Of course, the rejection of the Oslo presents a contradiction. The charter affirms a role for the PA (a creature of Oslo) ‘to serve the Palestinian people and safeguard their security, their rights and their national project’. Further, the movement contested elections for the PLC (another Oslo creation), plays a role as part of the PA, and has expressed no intention to extract itself from the PA and refuse to contest future elections.
 
If we ignore the opportunity Hamas provides us to do interesting analyses of a new document, its release is a rather ‘ho hum’ moment. In itself, it says nothing new, and only documents what has already become a reality within the movement through decade-and-half shifts in thought and practice.
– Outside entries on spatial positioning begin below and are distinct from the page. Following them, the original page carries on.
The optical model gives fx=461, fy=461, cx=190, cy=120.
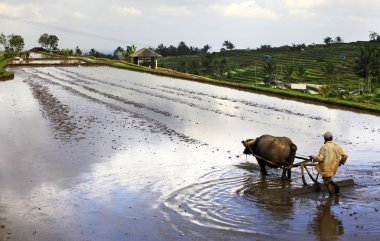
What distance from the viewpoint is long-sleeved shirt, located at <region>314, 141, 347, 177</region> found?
40.0 feet

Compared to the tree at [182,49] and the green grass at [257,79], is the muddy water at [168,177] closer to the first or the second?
the green grass at [257,79]

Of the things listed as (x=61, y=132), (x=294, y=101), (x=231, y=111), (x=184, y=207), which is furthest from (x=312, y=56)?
(x=184, y=207)

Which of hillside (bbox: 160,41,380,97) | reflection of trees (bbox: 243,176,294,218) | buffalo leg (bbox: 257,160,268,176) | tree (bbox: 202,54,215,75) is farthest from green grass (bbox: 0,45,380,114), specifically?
reflection of trees (bbox: 243,176,294,218)

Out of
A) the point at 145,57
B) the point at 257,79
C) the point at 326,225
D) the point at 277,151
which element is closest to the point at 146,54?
the point at 145,57

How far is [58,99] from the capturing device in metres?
35.8

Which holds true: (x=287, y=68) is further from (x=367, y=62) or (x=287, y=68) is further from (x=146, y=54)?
(x=146, y=54)

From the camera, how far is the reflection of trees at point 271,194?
11.9 metres

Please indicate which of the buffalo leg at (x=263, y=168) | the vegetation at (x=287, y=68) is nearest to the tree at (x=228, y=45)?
the vegetation at (x=287, y=68)

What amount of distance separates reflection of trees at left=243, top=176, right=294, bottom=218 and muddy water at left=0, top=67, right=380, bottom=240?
3 cm

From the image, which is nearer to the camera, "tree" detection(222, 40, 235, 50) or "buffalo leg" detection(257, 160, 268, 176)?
"buffalo leg" detection(257, 160, 268, 176)

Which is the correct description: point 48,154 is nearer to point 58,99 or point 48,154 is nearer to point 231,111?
point 231,111

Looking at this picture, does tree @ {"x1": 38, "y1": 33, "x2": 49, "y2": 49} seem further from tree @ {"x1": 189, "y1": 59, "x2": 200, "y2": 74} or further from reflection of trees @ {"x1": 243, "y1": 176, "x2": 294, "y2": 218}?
reflection of trees @ {"x1": 243, "y1": 176, "x2": 294, "y2": 218}

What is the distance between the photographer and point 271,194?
13.1m

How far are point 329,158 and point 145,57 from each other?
67042 mm
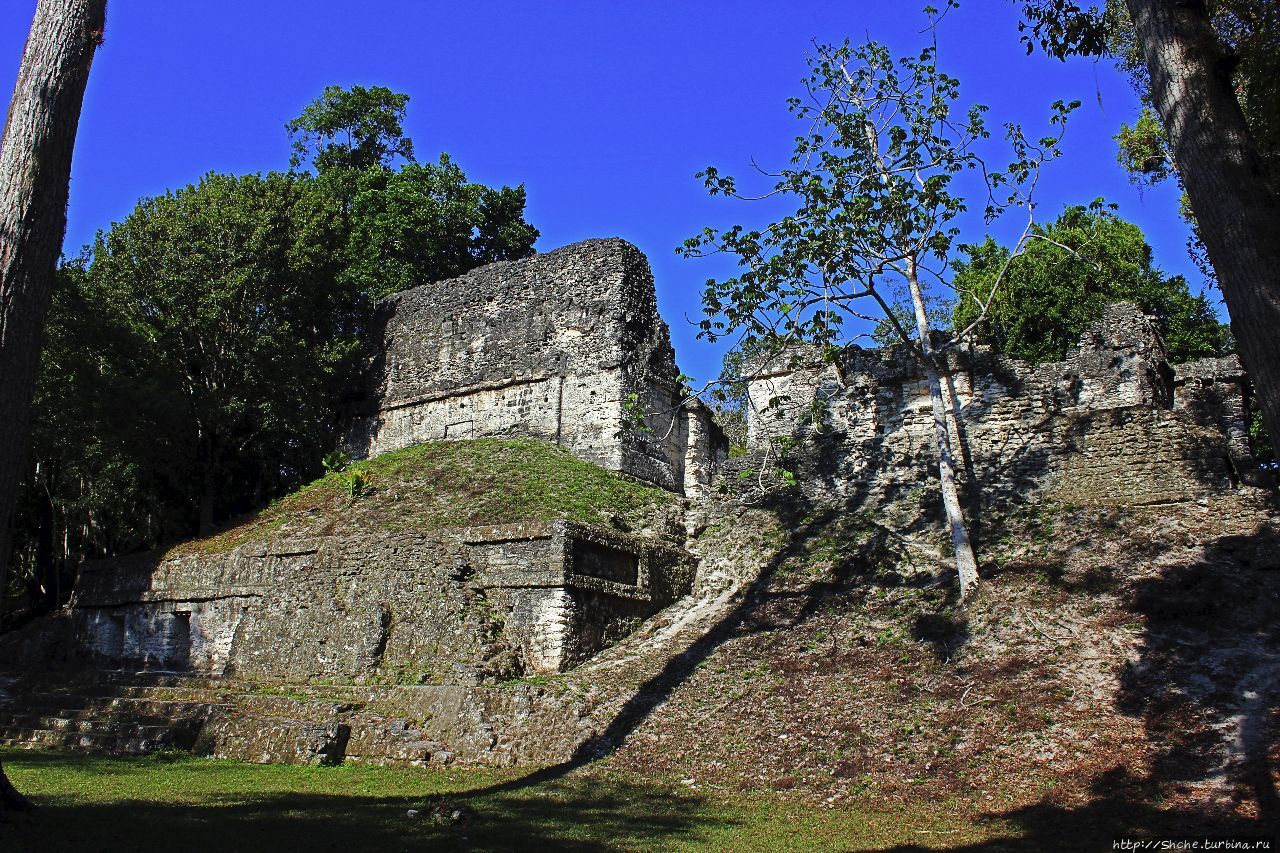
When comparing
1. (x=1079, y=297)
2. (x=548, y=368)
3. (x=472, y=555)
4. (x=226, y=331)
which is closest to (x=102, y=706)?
(x=472, y=555)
At most, it will allow its spokespersons a sigh of relief that they no longer have to defend the old anti-Semitic and irrelevant document. The timing of its release does has some significance. While it will be seen as Mesha'al’s swan-song (he did not contest the recent leadership election, whose results will be announced later this month), it also happens when more militant leaders are rising, and they have expressed no criticism of the document. Yahya Sinwar, for example, a leader of Hamas’s armed wing, the 'Izz al-Din al-Qassam Brigades, who spent twenty years in an Israeli prison, is now the group’s Gaza leader and the ‘prime minister’ in the territory. His embrace of the document indicates that the political and military wings of the movement are united in supporting it, and it is not an imposition by ‘moderates’ on the rest of the organisation.
 
If Hamas was unconcerned about how its critics in Israel and the West might view its new charter, it should be concerned about criticism from Palestinians, particularly the disappointment (and even anger) expressed by some at the seeming acceptance of the two-state solution. For many Palestinians who have become weary of the shenanigans of the PA, Fatah and the PLO, who oppose the PA’s ‘security coordination’ with Israel, and who support the boycott, divestment and sanctions movement against Israel had hoped that Hamas would not compromise its support for armed resistance, and would clearly express support for a one-state solution. For some in this group, the new document does not distinguish Hamas from Fatah in terms of its vision for the future (even though that’s not a correct reading of the relevant clauses).